TASK REQUIREMENTS:
Repeat, without any change, the entries presented below.

RECORDS SUPPLIED:
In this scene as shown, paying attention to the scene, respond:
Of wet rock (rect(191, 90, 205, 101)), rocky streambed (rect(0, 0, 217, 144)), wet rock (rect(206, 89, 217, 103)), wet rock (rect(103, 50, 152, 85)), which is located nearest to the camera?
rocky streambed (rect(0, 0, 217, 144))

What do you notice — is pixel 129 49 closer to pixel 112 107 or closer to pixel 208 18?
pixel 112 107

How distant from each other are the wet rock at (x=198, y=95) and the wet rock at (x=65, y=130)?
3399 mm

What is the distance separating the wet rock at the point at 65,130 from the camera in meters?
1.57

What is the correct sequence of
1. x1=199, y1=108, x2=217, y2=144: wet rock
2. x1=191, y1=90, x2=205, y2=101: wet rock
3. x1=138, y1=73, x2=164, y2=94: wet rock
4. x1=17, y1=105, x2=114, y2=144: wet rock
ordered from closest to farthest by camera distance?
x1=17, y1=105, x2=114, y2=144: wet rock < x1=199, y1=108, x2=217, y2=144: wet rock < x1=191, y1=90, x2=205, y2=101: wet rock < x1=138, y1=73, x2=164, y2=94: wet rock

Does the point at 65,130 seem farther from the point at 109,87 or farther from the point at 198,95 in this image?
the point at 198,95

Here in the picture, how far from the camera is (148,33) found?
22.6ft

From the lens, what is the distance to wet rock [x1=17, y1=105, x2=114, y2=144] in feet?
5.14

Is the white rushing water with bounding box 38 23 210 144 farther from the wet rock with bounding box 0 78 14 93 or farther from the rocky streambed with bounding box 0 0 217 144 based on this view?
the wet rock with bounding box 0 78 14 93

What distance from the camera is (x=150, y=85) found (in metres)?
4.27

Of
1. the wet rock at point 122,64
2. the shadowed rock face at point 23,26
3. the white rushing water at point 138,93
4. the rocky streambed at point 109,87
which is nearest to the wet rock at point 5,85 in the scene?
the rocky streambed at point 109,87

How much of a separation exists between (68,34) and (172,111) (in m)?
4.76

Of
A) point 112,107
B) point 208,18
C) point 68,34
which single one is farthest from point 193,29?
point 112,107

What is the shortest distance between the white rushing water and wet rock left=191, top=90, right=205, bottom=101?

THE RESPONSE:
In this scene as shown, paying attention to the scene, respond:
Of wet rock (rect(191, 90, 205, 101)), rocky streambed (rect(0, 0, 217, 144)), wet rock (rect(206, 89, 217, 103)), wet rock (rect(103, 50, 152, 85)), which is located nearest to the camera?
rocky streambed (rect(0, 0, 217, 144))

What do you notice — is pixel 129 49 closer to pixel 112 107 or closer to pixel 208 18?
pixel 112 107

How distant from each other are the wet rock at (x=198, y=95) and the wet rock at (x=65, y=130)?
3399 mm

What is the distance separating the wet rock at the point at 65,130 from the camera in meters?
1.57

What is the correct sequence of
1. x1=199, y1=108, x2=217, y2=144: wet rock
2. x1=191, y1=90, x2=205, y2=101: wet rock
3. x1=138, y1=73, x2=164, y2=94: wet rock
4. x1=17, y1=105, x2=114, y2=144: wet rock
ordered from closest to farthest by camera distance?
x1=17, y1=105, x2=114, y2=144: wet rock < x1=199, y1=108, x2=217, y2=144: wet rock < x1=191, y1=90, x2=205, y2=101: wet rock < x1=138, y1=73, x2=164, y2=94: wet rock

Does the point at 65,130 seem farther from the point at 109,87 or farther from the point at 198,95 in this image?
the point at 198,95

Here in the picture, how far from the camera is (148,33) found?
22.6ft

From the lens, what is the distance to wet rock [x1=17, y1=105, x2=114, y2=144] in feet?
5.14

Is the white rushing water with bounding box 38 23 210 144 farther from the wet rock with bounding box 0 78 14 93 or farther from the rocky streambed with bounding box 0 0 217 144 based on this view?
the wet rock with bounding box 0 78 14 93

What distance from the camera is (x=150, y=85) found (in metres)?
4.27

Of
1. the wet rock at point 122,64
2. the shadowed rock face at point 23,26
3. the white rushing water at point 138,93
4. the rocky streambed at point 109,87
which is nearest to the wet rock at point 5,85 in the scene?
the rocky streambed at point 109,87

How much of a separation exists between (68,34) and (172,111) (in m)?
4.76

Of
A) point 112,107
B) point 208,18
C) point 68,34
which single one is farthest from point 193,29?
point 112,107

What is the shortest distance between the white rushing water and wet rock left=191, top=90, right=205, bottom=101?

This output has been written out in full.